AF: When I went to college, my summer job experiences had been working in a department store, so I thought I would do something in retail. I worked as a buyer's assistant for about three months, and I knew that I never wanted to be a buyer. The night before Thanksgiving, I was working in the store and I was thinking, “I'm supposed to be with my family.” Internships are fantastic. Even if they let you know what you absolutely do not want to do. In November of my senior year in college, my professor, Margaret Hennig, recommended I apply to business school. And it was probably one of the furthest things from my mind at the time. I got married in college and had a child, and all I could think about was getting a job and working. And so I applied to one school – Harvard – and I was accepted, and took a two-year deferment.

RR: You went to General Mills out of business school.

AF: The offer that I got from General Mills was the lowest offer I had, from a salary standpoint. But I was a married mom with two children, and so I thought both of what was going to be a good career and also manageable from a family perspective. My husband and I moved to the Midwest – neither of us had ever lived there. But Minneapolis is one of the best-kept secrets in America. I never thought I would leave. I moved back to the East Coast and came to work for General Foods much later because my mother got ill.

RR: What can a General Mills teach a young MBA that a Goldman Sachs can't?

AF: At a consumer products company, you have to understand business from the inside out: buying your wheat at a good price, packaging, ingredients, working with the FDA. If you're in a financial institution, you're working a lot with numbers.

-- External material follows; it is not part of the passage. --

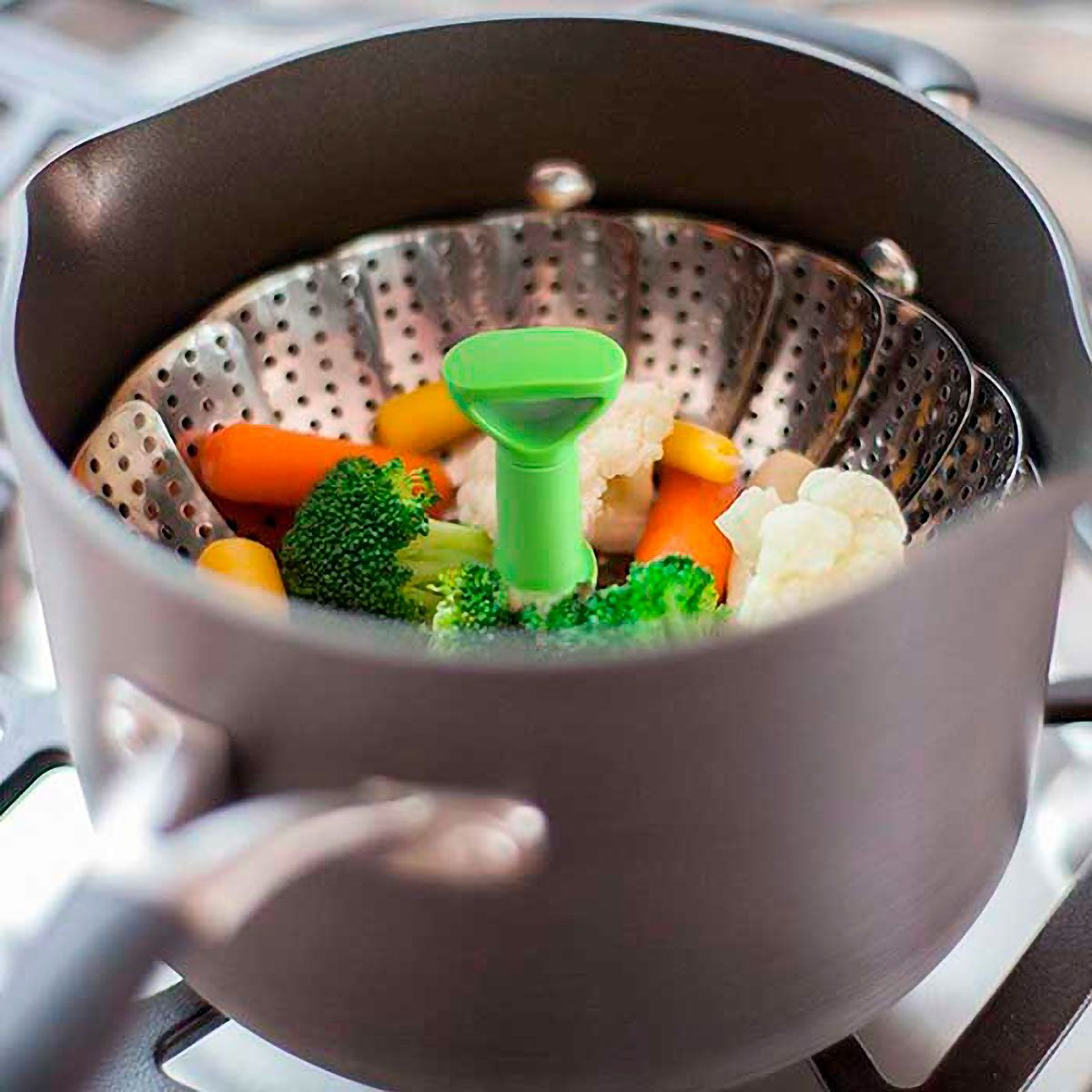 Cozedor de Legumes a Vapor de Inox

RR: Having a couple of little kids when starting a career just can't be easy. How did you manage it?

AF: When you're young, you can do anything that you set your mind to. A big part of it is having a great partner. At the time, my husband worked at 3M, and he was on the other side of town. We had split responsibilities. Nannies were nonexistent, at least for us back then. And the one thing you prayed is that if your kid got sick, they'd get sick on the weekend.

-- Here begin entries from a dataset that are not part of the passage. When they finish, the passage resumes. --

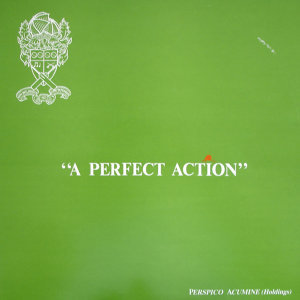 A Perfect Action (English Cricket)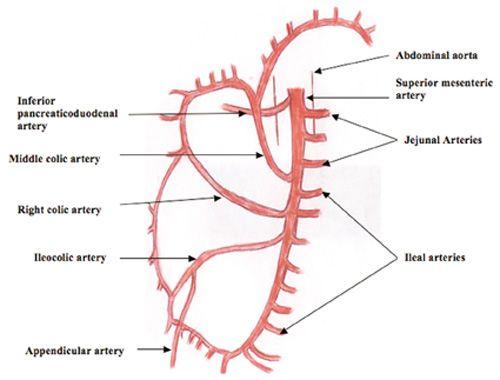 Branches Of Superior Mesenteric Artery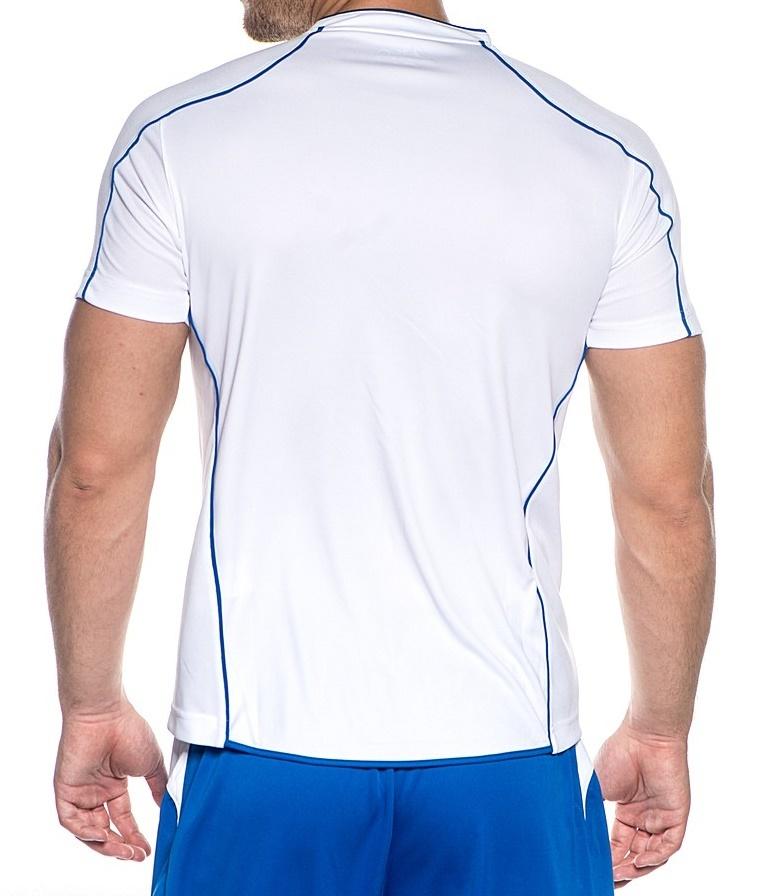 Мужская футболка для волейбола Asics T-shirt Volo (T604Z1 0143) белая фото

RR: So in 2001, you famously took time off to find yourself.

AF: I wasn't lost. I moved back to the East Coast because my mom was diagnosed with a terminal illness. Then my father got sick. And it takes a toll. When my mom passed away, a secretary who had worked for me for a very long time said, "I know you're going to leave." And I just hadn't thought about it. But it took me two years from the time when I knew I needed to have a break to actually doing it. And then when I took the time off, it was less about finding myself and more about being able to express myself in ways you don't when you're working 24/7. I literally made a list of all the people that I wanted to see, the countries I hadn't been to, and the books I wanted to read.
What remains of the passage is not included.